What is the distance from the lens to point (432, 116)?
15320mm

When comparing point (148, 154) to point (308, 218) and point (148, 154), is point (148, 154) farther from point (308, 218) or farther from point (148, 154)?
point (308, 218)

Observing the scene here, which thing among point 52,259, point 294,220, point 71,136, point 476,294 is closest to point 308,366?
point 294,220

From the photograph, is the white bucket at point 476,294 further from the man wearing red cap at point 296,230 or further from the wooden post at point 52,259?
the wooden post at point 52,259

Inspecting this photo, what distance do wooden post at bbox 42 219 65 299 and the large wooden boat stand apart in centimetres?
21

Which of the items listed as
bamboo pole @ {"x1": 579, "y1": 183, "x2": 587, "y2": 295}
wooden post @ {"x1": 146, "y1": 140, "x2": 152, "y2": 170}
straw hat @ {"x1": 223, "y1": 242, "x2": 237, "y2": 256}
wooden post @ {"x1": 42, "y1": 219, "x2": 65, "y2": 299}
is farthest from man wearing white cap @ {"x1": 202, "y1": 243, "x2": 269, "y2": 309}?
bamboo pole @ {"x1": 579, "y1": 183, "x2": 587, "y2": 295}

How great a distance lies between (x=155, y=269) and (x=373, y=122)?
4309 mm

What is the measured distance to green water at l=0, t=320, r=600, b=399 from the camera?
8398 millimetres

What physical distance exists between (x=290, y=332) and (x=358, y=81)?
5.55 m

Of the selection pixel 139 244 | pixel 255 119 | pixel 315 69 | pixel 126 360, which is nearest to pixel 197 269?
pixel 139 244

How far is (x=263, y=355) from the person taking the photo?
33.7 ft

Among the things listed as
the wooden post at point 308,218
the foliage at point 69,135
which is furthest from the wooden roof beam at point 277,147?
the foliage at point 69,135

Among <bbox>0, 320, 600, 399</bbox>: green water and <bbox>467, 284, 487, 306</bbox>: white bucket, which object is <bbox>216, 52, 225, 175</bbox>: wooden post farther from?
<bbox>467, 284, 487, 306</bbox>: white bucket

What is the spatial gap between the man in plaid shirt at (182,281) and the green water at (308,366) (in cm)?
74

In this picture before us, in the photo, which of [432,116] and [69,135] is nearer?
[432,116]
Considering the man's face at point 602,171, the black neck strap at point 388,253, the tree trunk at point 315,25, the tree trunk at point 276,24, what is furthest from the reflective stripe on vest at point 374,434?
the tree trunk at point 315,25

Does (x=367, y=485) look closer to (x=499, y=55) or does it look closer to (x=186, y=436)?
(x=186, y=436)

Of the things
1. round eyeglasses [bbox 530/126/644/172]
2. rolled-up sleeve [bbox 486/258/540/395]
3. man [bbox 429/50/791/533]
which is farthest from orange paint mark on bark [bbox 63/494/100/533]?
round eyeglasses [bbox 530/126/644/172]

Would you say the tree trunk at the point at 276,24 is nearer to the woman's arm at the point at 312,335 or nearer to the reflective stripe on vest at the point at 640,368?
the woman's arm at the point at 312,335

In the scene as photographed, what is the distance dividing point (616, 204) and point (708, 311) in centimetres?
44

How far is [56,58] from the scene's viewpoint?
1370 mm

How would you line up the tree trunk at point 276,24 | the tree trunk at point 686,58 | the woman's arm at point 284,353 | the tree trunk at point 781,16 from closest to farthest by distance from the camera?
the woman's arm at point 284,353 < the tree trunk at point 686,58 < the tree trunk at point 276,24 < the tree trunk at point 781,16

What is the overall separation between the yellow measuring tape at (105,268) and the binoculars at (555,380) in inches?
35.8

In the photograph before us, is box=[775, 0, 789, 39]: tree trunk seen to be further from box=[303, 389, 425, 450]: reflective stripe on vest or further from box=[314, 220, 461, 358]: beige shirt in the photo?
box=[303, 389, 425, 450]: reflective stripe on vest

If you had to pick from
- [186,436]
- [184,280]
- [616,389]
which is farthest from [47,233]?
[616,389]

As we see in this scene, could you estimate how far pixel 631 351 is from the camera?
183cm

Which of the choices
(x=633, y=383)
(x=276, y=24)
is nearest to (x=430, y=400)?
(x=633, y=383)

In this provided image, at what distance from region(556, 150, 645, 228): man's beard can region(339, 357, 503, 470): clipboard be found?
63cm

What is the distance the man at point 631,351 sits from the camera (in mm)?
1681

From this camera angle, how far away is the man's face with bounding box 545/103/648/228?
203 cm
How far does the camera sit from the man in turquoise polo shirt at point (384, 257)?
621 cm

· · · ·

DESCRIPTION OF THE TASK: From the line containing "If you had to pick from" to the last line of the material, please quote every line exactly and only those.

WRITTEN RESPONSE:
If you had to pick from
- [186,436]
- [184,280]
- [616,389]
which is farthest from [47,233]?
[616,389]

As we see in this scene, could you estimate how far pixel 631 351 is from the camera?
183cm

Which of the choices
(x=633, y=383)
(x=276, y=24)
is nearest to (x=430, y=400)?
(x=633, y=383)

In this provided image, at what distance from region(556, 150, 645, 228): man's beard can region(339, 357, 503, 470): clipboard be found?
63cm

What is the distance the man at point 631,351 sits from the camera (in mm)?
1681

From this camera angle, how far away is the man's face with bounding box 545/103/648/228?
203 cm
How far does the camera sit from the man in turquoise polo shirt at point (384, 257)?
621 cm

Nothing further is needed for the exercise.